◆ **Set tasks**
• A. Please quote the fine-tuning write-up word for word, from "Base Model: meta-llama/Llama-3.1-8B-Instruct" up to and including "(balanced across tools)".
• B. Name every metric in the evaluation table of the fine-tuning write-up.

◆ **Passage shown**
--

Base Model: meta-llama/Llama-3.1-8B-Instruct
Fine-Tuning: LoRA (rank=16, alpha=32)
Quantization: 4-bit NF4 for efficient training/inference
Training Data: 360 synthetic samples (balanced across tools)
Training Duration: 3 epochs, ~90 minutes on T4

Output Contract

The model is trained to produce structured outputs:

For tool calls:

<analysis>
User wants to create a new task 'buy groceries'.
</analysis>

<action>
add_task(title="Buy groceries", due_date="2026-01-20")
</action>

For conversational responses:

<final>
Hello! How can I help you manage your tasks today?
</final>

This strict format enables reliable parsing via regex, as the model is trained to always follow this pattern.

Available Tools

add_task(title: str, due_date: str)

Creates a new task with title and due date
Example: add_task(title="Buy milk", due_date="2026-01-21")

list_tasks()

Returns all tasks with details
Example: list_tasks()

summarize_tasks()

Provides task count summary
Example: summarize_tasks()

Results

Live Demo

Notebook	Description
Training Notebook	Full training process on T4 GPU
Demo Notebook	Test the trained model live

Both notebooks run on Kaggle's free T4 GPU. The demo notebook shows base vs fine-tuned comparison and live tool execution.

Sample Outputs

Tool Execution Example:

USER: Add a task to buy groceries tomorrow
============================================================
AGENT RESPONSE:
<analysis>
User wants to create a new task 'buy groceries' due date is tomorrow.
</analysis>

<action>
add_task(title="Buy groceries", due_date="2026-01-26")
</action>

EXECUTION RESULT:
{'status': 'success', 'message': "Task added: 'Buy groceries'", 'task_count': 1}

Conversational Response Example:

USER: Hello! How are you?
============================================================
AGENT RESPONSE:
<final>
Hello! I'm good, thanks for asking. How can I help you manage your tasks today?
</final>

Performance Summary

The fine-tuned model consistently demonstrates:

100% Format Compliance: All outputs follow the <analysis>, <action>, <final> structure
Correct Tool Selection: Accurately distinguishes between tool calls and conversational responses
Robust Parsing: Outputs reliably parsable via regex, enabling deterministic execution
Edge Case Handling: Manages ambiguous queries and multi-intent requests appropriately

Evaluation Metrics

Metric	Base Model (Prompt-Only)	Fine-Tuned (LoRA)	Improvement
Format Compliance	~65%	100%	+35%
Tool Selection Accuracy	~72%	100%	+28%
Correct Tag Structure	Inconsistent	Consistent	-
Parse Success Rate	~70%	100%	+30%

Note: Base model percentages vary across runs due to inconsistent output formatting. Fine-tuned model maintains 100% compliance across all test samples.

--

◆ **Extracted records**
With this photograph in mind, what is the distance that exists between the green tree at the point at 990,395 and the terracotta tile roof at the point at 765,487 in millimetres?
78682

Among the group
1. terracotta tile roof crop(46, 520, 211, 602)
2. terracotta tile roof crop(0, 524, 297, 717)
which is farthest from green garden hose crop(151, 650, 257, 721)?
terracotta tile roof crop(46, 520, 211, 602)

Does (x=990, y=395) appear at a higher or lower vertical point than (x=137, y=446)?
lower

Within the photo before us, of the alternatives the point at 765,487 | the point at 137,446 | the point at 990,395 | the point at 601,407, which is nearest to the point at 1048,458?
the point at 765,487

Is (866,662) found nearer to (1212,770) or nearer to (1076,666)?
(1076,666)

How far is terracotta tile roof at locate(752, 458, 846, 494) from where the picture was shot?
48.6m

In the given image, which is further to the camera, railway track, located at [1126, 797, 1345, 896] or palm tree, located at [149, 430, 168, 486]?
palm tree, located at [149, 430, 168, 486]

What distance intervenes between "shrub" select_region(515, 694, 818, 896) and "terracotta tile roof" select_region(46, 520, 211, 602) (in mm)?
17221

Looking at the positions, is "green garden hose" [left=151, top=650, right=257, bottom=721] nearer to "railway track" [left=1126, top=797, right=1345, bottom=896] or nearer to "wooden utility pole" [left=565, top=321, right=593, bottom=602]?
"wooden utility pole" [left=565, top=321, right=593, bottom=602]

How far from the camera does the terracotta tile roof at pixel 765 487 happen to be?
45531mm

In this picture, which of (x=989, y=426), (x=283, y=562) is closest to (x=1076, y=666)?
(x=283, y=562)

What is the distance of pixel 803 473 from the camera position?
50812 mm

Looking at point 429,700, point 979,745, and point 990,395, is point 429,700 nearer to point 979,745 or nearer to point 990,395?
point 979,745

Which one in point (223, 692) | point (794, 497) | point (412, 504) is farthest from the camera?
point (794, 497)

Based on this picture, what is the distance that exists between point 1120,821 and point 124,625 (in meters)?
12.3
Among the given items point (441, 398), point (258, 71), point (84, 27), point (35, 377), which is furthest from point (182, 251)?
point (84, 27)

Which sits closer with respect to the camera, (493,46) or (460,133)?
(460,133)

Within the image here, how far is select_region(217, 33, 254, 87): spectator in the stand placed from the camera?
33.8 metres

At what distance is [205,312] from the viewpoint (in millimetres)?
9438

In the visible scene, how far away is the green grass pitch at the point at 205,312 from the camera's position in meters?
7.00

--

◆ **Solutions by task**
• A.
Base Model: meta-llama/Llama-3.1-8B-Instruct
Fine-Tuning: LoRA (rank=16, alpha=32)
Quantization: 4-bit NF4 for efficient training/inference
Training Data: 360 synthetic samples (balanced across tools)

• B.
Format Compliance
Tool Selection Accuracy
Correct Tag Structure
Parse Success Rate